Topeka Area Bankruptcy Council, Inc.

Case Summaries

February 23,  2005


Prepared by: Woner, Glenn, Reeder, Girard & Riordan, P.A.

Scott David Cushing and Lisa Diane Cushing v. Household Finance Corporation III (In re Cushing); Adversary No. 03-7120 (F. Schwinn, K. Trainor) (J. Karlin) (January 21, 2005)

 

MEMORANDUM AND ORDER DENYING PLAINTIFF’S MOTION FOR PARTIAL SUMMARY JUDGMENT

 

 

Facts:

 

            On April 14, 2003, the debtors Scott David Cushing and Lisa Diane Cushing (“debtors”) refinanced their home mortgage with Household Finance Corporation III (“Mortgagee”).  The debtors did not dispute that the property was the principal dwelling for Ms. Cushing; however, the parties did dispute whether Mr. Cushing resided there.  The debtors filed for Chapter 7 bankruptcy relief and in that process sought to extend the period to rescind the transaction under the Truth-in-Lending Act (“TILA”).  On the basis the notice of right to cancel failed to comply with TILA requirements [see Holding 1] and that Mortgagee failed to supply two copies of the notice to the debtors [see Holding 2].  The Mortgagee disputes whether the debtor Mr. Cushing resided at the home, and therefore, had the right to rescind the transaction [see Holding 3].

 

Holdings:

 

1.                  The Notice of Right to Cancel supplied by the Mortgagee to the debtors complies with TILA requirements, even though the Mortgagee did not use the model form provided in Regulation Z.  The notice was “substantially similar,” and therefore, did not violate the Truth-in-Lending Act or Regulation Z.

 

2.                  The TILA regulations that require two copies of the notice to be provided to the borrowers is not irrational, and if the Mortgagee failed to provide the required number of copies, the right to rescind this transaction should be extended to three years.  However, there is sufficient disagreement as to whether the requisite number of copies were provided, and the issue cannot be decided on summary judgment.

Parts of the exercise:
A) Answer these questions using the Cushing case summary:
(i) On what date did the debtors refinance their home mortgage?
(ii) Under which chapter of bankruptcy did the debtors file for relief?
(iii) If the Mortgagee failed to provide the required number of copies of the notice, to how long should the right to rescind be extended?
B) Pick up the Cushing case summary after its last sentence and continue writing it.

Information shown:
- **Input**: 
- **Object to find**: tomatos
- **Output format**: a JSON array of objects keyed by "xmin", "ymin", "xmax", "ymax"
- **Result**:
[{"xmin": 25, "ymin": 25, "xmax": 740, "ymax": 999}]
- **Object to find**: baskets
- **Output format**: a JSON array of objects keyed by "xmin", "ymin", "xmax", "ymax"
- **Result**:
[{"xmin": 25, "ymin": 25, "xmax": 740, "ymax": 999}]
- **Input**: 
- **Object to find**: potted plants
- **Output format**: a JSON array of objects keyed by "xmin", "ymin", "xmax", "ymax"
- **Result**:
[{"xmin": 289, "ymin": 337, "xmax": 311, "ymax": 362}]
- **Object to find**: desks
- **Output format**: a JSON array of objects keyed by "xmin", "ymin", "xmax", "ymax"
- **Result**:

==

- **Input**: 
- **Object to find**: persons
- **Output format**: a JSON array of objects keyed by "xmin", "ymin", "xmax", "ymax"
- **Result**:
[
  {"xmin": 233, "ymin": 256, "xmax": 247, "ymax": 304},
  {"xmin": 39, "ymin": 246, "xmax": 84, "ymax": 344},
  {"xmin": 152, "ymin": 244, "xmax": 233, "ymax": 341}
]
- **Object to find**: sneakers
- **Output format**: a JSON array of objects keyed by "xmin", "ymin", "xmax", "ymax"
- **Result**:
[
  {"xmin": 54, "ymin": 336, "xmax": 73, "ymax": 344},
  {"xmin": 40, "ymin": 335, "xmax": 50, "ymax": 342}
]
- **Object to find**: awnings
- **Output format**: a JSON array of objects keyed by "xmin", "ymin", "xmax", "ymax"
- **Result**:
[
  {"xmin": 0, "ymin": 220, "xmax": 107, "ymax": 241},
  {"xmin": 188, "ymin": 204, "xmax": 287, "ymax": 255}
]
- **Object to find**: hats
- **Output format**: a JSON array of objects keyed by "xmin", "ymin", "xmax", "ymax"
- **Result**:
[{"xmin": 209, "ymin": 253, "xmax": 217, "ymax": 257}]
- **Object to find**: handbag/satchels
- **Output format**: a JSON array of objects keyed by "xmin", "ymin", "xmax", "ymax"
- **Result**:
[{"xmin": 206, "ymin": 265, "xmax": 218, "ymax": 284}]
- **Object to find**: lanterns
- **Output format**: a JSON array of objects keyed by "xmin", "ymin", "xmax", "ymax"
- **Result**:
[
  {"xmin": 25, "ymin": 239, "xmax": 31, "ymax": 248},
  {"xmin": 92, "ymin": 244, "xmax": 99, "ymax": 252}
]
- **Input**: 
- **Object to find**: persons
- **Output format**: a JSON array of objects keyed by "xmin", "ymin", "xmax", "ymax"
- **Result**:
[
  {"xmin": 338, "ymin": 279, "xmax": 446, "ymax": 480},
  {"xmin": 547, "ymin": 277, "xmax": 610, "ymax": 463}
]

---

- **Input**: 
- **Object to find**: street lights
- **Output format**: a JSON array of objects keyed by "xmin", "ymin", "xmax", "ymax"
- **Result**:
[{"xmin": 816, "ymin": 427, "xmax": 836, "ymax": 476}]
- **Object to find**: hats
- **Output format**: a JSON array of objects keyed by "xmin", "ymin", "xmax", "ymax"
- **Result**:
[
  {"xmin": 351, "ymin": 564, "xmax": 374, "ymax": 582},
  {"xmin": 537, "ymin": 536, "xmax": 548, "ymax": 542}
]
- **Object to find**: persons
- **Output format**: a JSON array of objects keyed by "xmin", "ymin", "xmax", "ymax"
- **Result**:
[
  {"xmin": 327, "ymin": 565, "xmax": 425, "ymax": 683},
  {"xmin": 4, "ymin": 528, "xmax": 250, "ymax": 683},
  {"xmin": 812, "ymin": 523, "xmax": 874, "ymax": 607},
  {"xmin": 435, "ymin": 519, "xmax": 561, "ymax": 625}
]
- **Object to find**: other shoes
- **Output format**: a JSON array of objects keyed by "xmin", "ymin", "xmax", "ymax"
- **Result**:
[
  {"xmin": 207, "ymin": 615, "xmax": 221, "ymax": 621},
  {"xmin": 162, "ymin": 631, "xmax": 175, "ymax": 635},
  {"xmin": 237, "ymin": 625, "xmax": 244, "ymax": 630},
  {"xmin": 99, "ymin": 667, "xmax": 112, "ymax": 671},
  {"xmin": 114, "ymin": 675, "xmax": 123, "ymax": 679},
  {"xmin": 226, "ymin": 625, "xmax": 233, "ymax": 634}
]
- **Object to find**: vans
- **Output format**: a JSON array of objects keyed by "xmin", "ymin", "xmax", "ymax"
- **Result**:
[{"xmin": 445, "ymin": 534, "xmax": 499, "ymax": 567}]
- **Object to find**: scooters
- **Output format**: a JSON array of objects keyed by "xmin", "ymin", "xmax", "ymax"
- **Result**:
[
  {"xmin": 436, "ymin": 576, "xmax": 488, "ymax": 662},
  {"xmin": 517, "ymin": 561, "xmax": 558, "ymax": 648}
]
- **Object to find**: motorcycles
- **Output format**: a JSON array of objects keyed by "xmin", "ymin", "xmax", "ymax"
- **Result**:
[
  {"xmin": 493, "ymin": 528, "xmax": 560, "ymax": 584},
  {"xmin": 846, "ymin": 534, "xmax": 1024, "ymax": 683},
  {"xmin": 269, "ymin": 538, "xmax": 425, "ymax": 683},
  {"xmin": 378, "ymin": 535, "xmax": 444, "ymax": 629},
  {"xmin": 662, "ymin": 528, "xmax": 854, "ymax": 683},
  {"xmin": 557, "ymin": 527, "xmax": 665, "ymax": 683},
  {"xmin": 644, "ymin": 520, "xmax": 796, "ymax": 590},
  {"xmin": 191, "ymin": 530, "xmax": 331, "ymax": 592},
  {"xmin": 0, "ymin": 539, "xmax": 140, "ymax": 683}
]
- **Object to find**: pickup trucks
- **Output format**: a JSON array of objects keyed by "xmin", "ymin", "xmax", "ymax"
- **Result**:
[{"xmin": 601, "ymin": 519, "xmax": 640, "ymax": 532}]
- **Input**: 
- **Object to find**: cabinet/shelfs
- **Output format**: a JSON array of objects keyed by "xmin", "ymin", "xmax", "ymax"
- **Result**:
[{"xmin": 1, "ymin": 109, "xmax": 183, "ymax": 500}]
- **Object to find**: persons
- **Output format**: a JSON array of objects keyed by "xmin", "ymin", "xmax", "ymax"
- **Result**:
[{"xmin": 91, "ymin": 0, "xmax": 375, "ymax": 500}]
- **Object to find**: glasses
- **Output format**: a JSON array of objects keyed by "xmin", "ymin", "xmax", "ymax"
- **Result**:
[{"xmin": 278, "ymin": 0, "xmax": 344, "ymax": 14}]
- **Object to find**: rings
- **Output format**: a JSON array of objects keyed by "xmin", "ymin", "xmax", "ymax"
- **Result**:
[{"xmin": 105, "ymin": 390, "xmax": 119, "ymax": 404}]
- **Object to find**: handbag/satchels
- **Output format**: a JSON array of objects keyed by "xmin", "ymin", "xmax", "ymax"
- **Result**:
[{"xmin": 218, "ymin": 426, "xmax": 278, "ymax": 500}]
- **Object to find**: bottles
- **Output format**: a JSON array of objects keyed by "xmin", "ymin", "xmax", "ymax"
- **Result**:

Final results:
A)
(i) April 14, 2003
(ii) Chapter 7
(iii) Three years

B)
3.                  Whether or not Mr. Cushing resided at the property and that, therefore, has the right to rescind the transaction cannot be factually intensive and cannot be decided on summary judgment.

 

 

In  re  Alva  Leonard  Hartman,  Jr. ;  Case  No.  04-42526-13   (L. Graham,  D.  Troup)   (J. Karlin) (February 3, 2005)

 

MEMORANDUM AND ORDER DENYING

 

 

Facts:

            The debtor Alva Hartman (“debtor”) and Jeanette Ewert (“Ex-Wife”) were divorced on August 25, 2004, and a divorce decree was entered in District Court.  The divorce decree awarded the homestead to the debtor and the debtor agreed to certain payments to the Ex-Wife and confessed to a judgment, in the amount of $56,910.00, in favor of the Ex-Wife to equalize and secure the property division.

 

            On September 10, 2004, the debtor filed a Chapter 13 bankruptcy petition and a plan that sought to avoid the Ex-Wife’s judgment lien on his homestead and treat the confessed money judgment as an unsecured, non-priority claim.  The Ex-Wife objected to the plan confirmation on the basis that the judgment lien cannot be avoided.  The money judgment was not for alimony, maintenance or support.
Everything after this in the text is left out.